Now we are done with interface, how do we handle the internals? It may become apparent to you already, since you have concrete answers to all the questions. The full function is probably a bit too much, but the pseudo code is actually quite simple:

submissions::add(vk::CommandBuffer cmd, vk::Queue queue, dependency const& dep)
{
    if (queue != prev_queue)
    {
        flush(queue);
    }

    for (auto access : dep.accesses) {
	auto src_access = find_prev_access(access.key);
	auto dst_access = new_acess(access.dst, queue);

	if (require_barrier(src_access, dst_access)) {
            if (require_semaphore(src_access, dst_access)) {
		// semaphore implict gurantee.
                src_access.access = vk::AccessFlagBits2::eNone;
                src_access.stage  = vk::PipelineStageFlagBits2::eNone;
                if (require_queue_transfer(src_acess, dst_access)) {
                     src_acess = transfer_queue_access(src_acess, dst_access);
		}
            }
	    insert_barrier(cmd, src_access, dst_access);
	}
    }
}

The algorithm is relatively simple, firstly we check if need to flush the queue (VkQueueSubmit), then we just loop over the access_records and check its previous access, only in this way we can find the srcAccessMask/srcStageMask we need. Then compare, there are 3 iterative more complex scenario. The best case is that we don't require any barriers, such as the case of READ_AFTER_READ, then nothing happens. Then if we require barrier, we further check if require semaphore and queue transfer and adapt the that scenario.
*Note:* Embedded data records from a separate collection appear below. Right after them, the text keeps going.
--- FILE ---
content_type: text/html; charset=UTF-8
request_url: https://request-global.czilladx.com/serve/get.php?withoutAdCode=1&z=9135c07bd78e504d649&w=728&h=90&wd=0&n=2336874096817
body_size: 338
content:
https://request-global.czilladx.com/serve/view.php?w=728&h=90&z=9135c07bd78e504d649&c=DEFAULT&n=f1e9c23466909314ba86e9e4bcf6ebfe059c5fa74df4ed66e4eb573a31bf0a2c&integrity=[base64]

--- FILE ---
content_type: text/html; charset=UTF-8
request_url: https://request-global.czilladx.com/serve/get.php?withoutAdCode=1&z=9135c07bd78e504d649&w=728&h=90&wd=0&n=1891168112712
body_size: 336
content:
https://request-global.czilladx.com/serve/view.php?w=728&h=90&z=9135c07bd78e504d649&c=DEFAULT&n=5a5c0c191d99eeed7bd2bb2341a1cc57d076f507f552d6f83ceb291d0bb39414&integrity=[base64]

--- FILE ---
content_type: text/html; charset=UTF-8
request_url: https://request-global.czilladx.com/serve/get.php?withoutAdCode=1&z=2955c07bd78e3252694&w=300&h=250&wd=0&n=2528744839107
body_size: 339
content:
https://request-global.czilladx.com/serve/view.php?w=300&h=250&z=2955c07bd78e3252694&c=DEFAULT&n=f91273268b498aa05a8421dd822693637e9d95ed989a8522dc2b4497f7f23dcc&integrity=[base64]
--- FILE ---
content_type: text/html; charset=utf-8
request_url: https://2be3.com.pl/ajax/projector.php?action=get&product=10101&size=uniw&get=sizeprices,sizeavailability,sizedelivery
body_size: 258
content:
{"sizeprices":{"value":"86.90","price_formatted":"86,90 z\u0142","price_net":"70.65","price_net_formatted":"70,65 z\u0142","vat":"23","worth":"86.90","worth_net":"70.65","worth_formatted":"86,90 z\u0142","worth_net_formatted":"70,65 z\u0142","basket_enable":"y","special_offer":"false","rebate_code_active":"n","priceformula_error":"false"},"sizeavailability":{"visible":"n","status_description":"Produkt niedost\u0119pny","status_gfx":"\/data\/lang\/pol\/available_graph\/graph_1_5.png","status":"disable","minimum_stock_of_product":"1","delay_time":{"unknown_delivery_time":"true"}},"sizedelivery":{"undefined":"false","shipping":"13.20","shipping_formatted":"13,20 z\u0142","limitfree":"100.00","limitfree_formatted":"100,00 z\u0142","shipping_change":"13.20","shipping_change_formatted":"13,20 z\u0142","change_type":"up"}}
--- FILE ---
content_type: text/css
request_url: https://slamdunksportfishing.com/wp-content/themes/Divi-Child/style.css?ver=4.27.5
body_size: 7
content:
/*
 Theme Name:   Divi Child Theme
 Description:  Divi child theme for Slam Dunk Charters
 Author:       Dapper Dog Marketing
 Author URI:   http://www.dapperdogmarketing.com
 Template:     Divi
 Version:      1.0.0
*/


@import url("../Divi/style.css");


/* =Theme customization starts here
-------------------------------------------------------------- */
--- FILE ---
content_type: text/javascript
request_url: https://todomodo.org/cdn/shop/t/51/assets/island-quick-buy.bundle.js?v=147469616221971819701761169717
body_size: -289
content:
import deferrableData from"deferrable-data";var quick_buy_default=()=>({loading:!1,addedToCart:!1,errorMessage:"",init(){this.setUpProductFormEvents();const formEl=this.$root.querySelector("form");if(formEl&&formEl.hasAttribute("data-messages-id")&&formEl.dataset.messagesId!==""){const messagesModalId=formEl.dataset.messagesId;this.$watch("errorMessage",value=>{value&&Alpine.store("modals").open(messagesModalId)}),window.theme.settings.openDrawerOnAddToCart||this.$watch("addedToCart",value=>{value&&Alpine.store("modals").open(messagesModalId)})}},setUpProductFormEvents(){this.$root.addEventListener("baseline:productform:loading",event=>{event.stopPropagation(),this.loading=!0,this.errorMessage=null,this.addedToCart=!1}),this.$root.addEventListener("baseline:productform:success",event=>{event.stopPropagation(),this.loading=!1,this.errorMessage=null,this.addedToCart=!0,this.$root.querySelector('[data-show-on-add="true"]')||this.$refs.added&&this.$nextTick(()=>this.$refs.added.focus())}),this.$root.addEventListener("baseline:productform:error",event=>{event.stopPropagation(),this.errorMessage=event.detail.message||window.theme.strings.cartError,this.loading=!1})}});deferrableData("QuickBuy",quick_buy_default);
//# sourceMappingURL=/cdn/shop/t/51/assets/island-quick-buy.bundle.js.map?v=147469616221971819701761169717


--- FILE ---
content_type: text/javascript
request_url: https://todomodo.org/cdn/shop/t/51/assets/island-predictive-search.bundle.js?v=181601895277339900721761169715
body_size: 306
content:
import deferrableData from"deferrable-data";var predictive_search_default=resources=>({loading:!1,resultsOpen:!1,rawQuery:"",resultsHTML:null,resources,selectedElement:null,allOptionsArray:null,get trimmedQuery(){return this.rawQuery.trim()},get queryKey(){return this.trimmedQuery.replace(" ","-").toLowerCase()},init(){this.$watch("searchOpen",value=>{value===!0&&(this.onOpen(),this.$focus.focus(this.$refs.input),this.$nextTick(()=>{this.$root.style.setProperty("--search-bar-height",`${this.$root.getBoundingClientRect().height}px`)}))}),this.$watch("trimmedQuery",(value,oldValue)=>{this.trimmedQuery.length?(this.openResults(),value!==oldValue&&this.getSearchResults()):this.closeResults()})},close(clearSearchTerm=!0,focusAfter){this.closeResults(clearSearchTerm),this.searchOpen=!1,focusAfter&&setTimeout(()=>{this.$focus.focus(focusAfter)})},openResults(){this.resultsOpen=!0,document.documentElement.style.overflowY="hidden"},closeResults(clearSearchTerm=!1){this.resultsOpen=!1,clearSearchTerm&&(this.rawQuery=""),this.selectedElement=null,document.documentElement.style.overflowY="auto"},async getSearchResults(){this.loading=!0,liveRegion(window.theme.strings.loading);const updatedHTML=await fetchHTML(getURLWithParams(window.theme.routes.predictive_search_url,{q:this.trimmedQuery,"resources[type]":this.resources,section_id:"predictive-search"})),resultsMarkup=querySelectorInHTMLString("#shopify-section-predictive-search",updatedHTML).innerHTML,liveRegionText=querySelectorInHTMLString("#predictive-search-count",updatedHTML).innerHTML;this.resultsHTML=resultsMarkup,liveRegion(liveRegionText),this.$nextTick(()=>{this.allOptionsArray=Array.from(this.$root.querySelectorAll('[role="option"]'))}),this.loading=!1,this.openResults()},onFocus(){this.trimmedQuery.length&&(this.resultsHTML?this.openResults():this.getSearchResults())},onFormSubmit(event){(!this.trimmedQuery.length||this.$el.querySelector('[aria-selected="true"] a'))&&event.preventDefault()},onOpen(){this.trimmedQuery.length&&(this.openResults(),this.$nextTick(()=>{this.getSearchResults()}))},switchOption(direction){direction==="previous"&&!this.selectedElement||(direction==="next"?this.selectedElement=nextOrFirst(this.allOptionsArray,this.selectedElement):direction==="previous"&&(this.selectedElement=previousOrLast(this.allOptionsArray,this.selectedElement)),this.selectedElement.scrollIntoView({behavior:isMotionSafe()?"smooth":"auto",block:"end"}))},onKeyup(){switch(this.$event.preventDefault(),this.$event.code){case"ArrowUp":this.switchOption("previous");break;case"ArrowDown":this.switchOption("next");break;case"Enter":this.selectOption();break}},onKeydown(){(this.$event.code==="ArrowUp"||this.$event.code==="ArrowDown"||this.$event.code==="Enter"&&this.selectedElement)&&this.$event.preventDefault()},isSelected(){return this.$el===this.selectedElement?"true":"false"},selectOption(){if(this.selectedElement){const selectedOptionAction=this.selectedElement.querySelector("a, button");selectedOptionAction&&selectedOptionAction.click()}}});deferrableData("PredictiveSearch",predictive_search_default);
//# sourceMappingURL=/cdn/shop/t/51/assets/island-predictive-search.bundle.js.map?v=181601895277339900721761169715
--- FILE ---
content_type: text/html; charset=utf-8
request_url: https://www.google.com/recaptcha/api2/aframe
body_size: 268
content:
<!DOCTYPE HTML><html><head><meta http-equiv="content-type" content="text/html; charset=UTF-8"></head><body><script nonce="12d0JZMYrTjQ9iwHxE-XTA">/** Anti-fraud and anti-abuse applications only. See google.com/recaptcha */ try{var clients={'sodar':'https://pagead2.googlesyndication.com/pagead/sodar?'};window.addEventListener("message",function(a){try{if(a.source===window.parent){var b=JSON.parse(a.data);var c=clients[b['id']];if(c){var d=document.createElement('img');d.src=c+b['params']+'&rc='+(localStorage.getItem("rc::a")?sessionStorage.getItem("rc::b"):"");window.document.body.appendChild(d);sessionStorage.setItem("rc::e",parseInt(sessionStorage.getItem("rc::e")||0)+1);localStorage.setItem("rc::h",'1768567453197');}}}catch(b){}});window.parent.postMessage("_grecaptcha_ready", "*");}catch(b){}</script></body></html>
The worst case is the requiring queue ownership transfer, that we have to do an additional submit inside transfer_queue_access().

Conclusions

There you go, a complete solution towards Vulkan synchronization, you only requires the local knowledge of your access patterns. So with this you decouple each of the render pass you wrote and have them work modular. Hope you find it useful.